Werkopdracht A – Noem alle gewelddadige gebeurtenissen die de tekst over vrede en veiligheid bij naam noemt in de alinea die begint met "Als we het woord".
Werkopdracht B – Tot welk jaar is het de koloniale staat volgens de tekst over vrede en veiligheid redelijk gelukt om de landsvrede te bewaren?
Werkopdracht C – Neem uit de tekst over vrede en veiligheid het gedeelte van "Voor mij, veteraan" tot en met "zijn nog actueel." over, maar vervang daarin "schietpartijen" door "vuurgevechten".

Aangeleverde tekst –
-=-=-

Stemmen voor vrede en veiligheid: Een politieke litmus test

Voor mij, veteraan van de strijd tegen de militaire dictatuur, een strijd die dit land decennialang in zijn greep had en waarvan nog we steeds de bittere vruchten plukken, is het zo klaar als een klontje: het is niet voorbij.  De strijd tegen de dictatuur was een piekperiode in een latente burgeroorlog die jaren voor de coup begon en heden voortduurt.
Burgeroorlog en landsvrede
Als we het woord “burgeroorlog” horen, denken we aan georganiseerde schietpartijen en massaal bloedvergieten. Die taferelen hebben we gezien tijdens de coup, de 8 december moorden en de oorlog in het binnenland.  Na deze bloedige episodes hadden we een paar jaar enige rust, totdat we plotseling werden geconfronteerd met het geweld te Pikin Saron. Het is nu weer even relatief rustig, maar de onderliggende oorzaken van de genoemde gewelddadigheden zijn nog actueel.
Het geweld dat we in latente perioden van de burgeroorlog zien is incidenteel en informeel en lijkt apolitiek.  Het gaat om afrekeningen in de geoganiseerd misdaad en een algemene toename van allerlei vormen van geweld in de samenleving, in relaties, in de huiselijke sfeer, in de buurt of aan het werk.
Vrede is niet hetzelfde als afwezigheid van oorlogsgeweld. Maar afwezigheid van oorlogsgeweld is wel een absoluut noodzakelijke voorwaarde voor vrede. Ik ga me hier niet wagen aan een sluitende definitie, maar noem enkele punten. Vrede is rust.  De naam “Rust en Vrede” is de naam van een hoofdstraat van oud Paramaribo. Deze naam en namen met een soortgelijke betekenissen keren steeds terug in de namen van plantages, “Rust en Werk”, “Peu et Content”, enzovoort. Deze namen drukken de paradoxale verlangens uit van de mensen die leefden in de op geweld berustende koloniale samenleving. Net als wij verlangen ze naar vrede en veiligheid in een onhoudbare gewelddadige situatie. Het moet worden gezegd. Het is de koloniale staat vanaf 1800 tot 1954 redelijk gelukt om de landsvrede te bewaren.  De opstanden van de Brits-Indiers op de plantages, de opstand van de werkende klasse van Paramaribo onder leidng van Louis Doedel waren episodische opflakkeringen  van de chronische raciale en klassentegenstellingen in de koloniale tijd. Ze vormden geen echte bedreiging voor de heersende orde. Er was een sterk centraal gezag, dat door iedereen gevreesd en gerespecteerd werd. Dat is het verschil met de latente burgeroorlog waarin Suriname nu verkeert.

-=-=-

Vermelde records –
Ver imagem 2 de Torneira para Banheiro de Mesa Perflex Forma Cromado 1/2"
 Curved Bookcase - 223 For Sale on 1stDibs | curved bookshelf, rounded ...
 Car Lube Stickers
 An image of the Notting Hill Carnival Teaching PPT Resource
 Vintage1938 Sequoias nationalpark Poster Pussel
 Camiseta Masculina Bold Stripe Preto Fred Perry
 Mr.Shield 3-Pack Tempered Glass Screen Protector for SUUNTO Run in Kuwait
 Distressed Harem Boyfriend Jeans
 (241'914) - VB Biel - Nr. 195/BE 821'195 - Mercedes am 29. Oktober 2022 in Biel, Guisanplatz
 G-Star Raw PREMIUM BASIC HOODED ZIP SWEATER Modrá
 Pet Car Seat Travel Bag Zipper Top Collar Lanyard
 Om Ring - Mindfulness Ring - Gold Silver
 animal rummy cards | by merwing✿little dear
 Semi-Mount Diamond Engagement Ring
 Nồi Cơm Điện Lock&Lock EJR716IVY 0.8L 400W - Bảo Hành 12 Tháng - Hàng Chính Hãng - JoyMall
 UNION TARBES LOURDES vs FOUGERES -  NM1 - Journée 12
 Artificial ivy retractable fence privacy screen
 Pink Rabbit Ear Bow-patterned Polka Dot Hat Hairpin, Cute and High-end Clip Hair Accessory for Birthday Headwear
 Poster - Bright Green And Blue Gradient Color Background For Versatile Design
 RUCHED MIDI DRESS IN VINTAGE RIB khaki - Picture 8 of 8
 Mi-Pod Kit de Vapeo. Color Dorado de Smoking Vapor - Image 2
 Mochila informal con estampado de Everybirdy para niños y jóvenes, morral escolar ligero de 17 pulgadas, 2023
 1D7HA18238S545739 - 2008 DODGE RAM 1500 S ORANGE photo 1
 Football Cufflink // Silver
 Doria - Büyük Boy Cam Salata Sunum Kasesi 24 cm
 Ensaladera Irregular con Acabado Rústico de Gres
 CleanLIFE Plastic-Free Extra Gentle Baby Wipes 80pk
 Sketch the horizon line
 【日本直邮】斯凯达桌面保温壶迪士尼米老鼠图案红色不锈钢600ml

-=-=-

Verwacht antwoord A –
- de coup
- de 8 december moorden
- de oorlog in het binnenland
- het geweld te Pikin Saron

Verwacht antwoord B – Tot 1954.

Verwacht antwoord C –
Voor mij, veteraan van de strijd tegen de militaire dictatuur, een strijd die dit land decennialang in zijn greep had en waarvan nog we steeds de bittere vruchten plukken, is het zo klaar als een klontje: het is niet voorbij.  De strijd tegen de dictatuur was een piekperiode in een latente burgeroorlog die jaren voor de coup begon en heden voortduurt.
Burgeroorlog en landsvrede
Als we het woord “burgeroorlog” horen, denken we aan georganiseerde vuurgevechten en massaal bloedvergieten. Die taferelen hebben we gezien tijdens de coup, de 8 december moorden en de oorlog in het binnenland.  Na deze bloedige episodes hadden we een paar jaar enige rust, totdat we plotseling werden geconfronteerd met het geweld te Pikin Saron. Het is nu weer even relatief rustig, maar de onderliggende oorzaken van de genoemde gewelddadigheden zijn nog actueel.